# Slice problem



## rmduffer (Oct 5, 2006)

Hello,

I've been slowly getting back into golf. For the last month, I have just been wearing regulary tennis shoes to the range and my shots have been pretty good. I decided i'm going to try and stick with playing the game a bit more, so I bought some golf shoes. First bucket at the range, almost every ball I hit was going off to the right. Not tailing off, but just straight and right. I had to really change my stance to the left to make the correction. Only thing that has changed has been the shoes. I feel much more stable, but maybe it's changed my stroke. What can I do to get my normal stance and straight shot back, besides going back to the tennies?

thanks,
rmduffer


----------



## swingstripe (Nov 3, 2006)

*Block*

From what you're describing it sounds like a typical block. Take some half swings and stop your swing at waist high. Is the toe of the club facing up?


----------



## Police (Oct 26, 2006)

If you have a block there is a drill you could do... it does not have immediate results you have to hit a lot of balls on the range but it works in the long run.

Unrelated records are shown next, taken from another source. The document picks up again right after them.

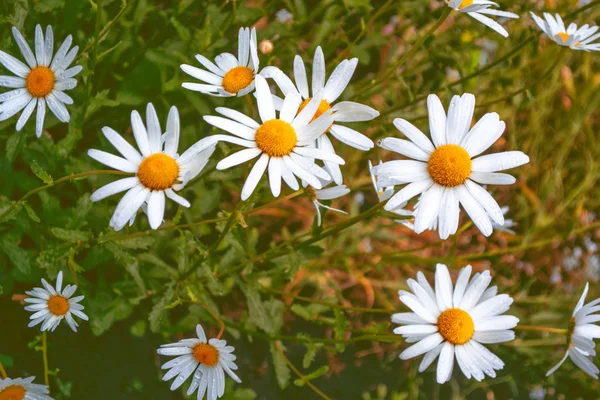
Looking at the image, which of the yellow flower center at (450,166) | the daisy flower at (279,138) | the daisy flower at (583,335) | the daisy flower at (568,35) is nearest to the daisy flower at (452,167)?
the yellow flower center at (450,166)

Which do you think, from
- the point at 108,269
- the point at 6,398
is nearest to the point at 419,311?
the point at 6,398

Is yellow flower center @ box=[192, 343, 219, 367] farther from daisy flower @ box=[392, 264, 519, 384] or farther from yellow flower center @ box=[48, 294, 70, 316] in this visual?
daisy flower @ box=[392, 264, 519, 384]

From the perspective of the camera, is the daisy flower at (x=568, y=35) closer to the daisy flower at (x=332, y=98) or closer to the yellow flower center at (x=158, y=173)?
the daisy flower at (x=332, y=98)

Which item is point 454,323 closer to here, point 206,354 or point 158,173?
point 206,354

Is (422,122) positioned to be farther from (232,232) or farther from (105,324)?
(105,324)

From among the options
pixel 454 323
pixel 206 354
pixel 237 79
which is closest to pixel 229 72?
pixel 237 79
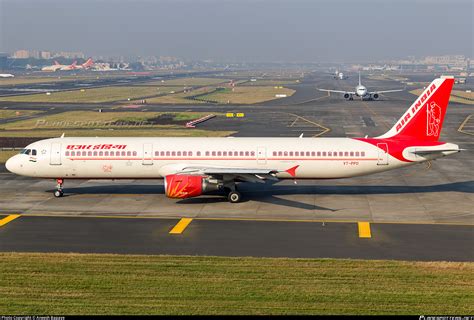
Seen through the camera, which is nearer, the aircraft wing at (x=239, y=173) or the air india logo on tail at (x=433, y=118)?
the aircraft wing at (x=239, y=173)

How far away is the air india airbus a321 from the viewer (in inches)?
1496

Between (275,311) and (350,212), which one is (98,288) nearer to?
(275,311)

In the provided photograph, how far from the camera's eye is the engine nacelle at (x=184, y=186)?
35.4m

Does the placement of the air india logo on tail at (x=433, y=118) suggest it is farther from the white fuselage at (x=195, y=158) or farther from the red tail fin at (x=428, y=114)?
the white fuselage at (x=195, y=158)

Choose a 6 iron and try to hit it about 80 yards making sure you are using a mini swing.Concentrate on moving the body properly and not using the hands and arms, but be mindfull more than anything of hitting the ball straight.It should be relativitaly easy to time the shots so that the blade is square at impact.After hitting about 10 balls like this, move your distance up 20 yards to 100 yards, after hitting 10 balls like this again move your distance up again to 120 again with another 10 balls.Keep increasing the distance by 20 after every 10 balls until you are swining full.
By this stange you should be swinging in perfect rytham and making squarer contact.

Hope this helps


----------